- **Passage shown**:
***

Few readers will have much sympathy for the kind of childish and offensive nonsense that these students indulged in. It was clearly a bit of adolescent rebellion consisting mainly of saying and doing things designed to break taboos and be shocking; the only good thing about it was that, like most Adrian Mole stuff of this sort, any parent will tell you that young men grow out of it pretty quickly. But if you look at what was actually involved, in every case it seems that this was private behaviour. As has been pointed out elsewhere, no harm was done. No rapes or other sexual offences were committed, nor were any seriously likely; no racialist taunts were thrown at minorities. Nor was any of this remotely likely. It was the equivalent of the fifth form at Bessie Bunter’s Cliff House School gathering behind the bike-sheds to giggle about boyfriends and film-stars and swop apocryphal stories of conquests. 

Yet when someone snitched, the universities concerned, instead of discreetly calling them in and telling them not to be so silly, solemnly turned the full force of university discipline on them, and by doing so essentially stymied their education. 

Moreover, note also that apart from a possible technical offence under the catch-all provisions of the Communications Act 2003 dealing with grossly offensive material the internet, which even the Law Commission now accepts is far too wide, there was nothing unlawful about what these men did. It is not a crime to use rude words in private about racial minorities, to tell tasteless jokes about rape or to put fake tan on your face at a party. It follows that universities now see it as their function to police private conversations between students and punish the latter if they express sentiments they disapprove of – which, in their words, are contrary to their “values”.

***

- **Information supplied**:

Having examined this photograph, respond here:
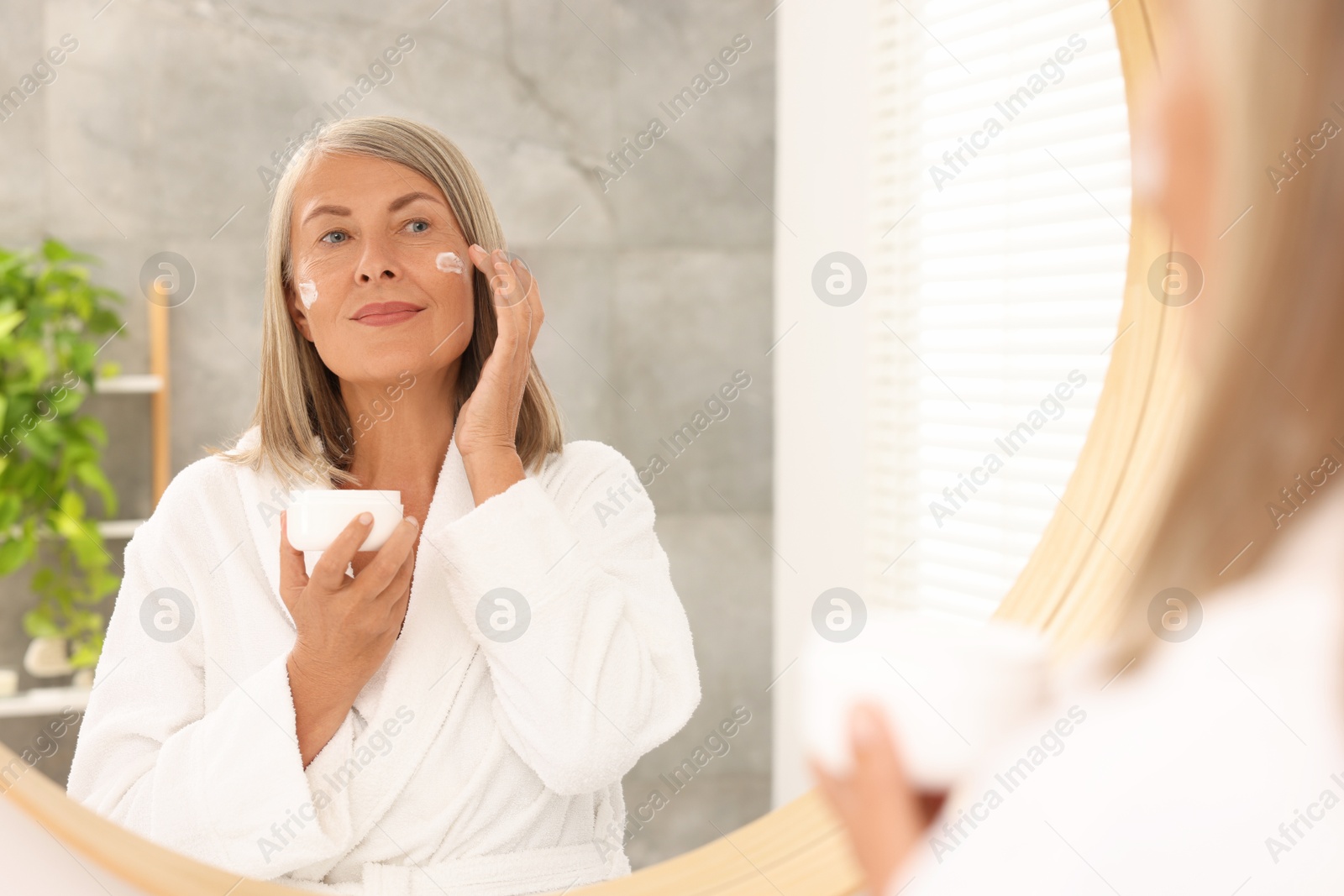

***

- **Exercise tasks**:
A – In the commentary on university discipline, which law contains the catch-all provisions that the Law Commission now accepts are far too wide?
B – Please carry the commentary on university discipline further, beginning after its final sentence.

- **Final answers**:
A – The Communications Act 2003.

B –
Why? Because, it seems, of the need to protect other students and the “community”. Now, one could just about understand this if the students had made their views explicit and public: blacking up in full view of minority students to insult them, or making women feel uncomfortable by joking about raping them in their presence, is something that arguably needs to be suppressed on campus because it makes civilised co-existence impossible. But this wasn’t the case. By acting as they have in these instances, the universities are effectively saying that as far as they are concerned the entirely private behaviour of students, and the opinions they hold even if they never express them at all except in private, can now of themselves be a proper ground for their exclusion from the academic community. It is now enough, apparently, that other students do not like to sit next to people who hold such opinions in lectures or argue with them in seminars. 

So, by all means send your children to university. But warn them that they had better have the right social opinions, and that if they express the wrong ones and their universities find out, you may see them back home sooner than you bargained for. Just as Mr & Mrs Boxer very nearly did in 1953.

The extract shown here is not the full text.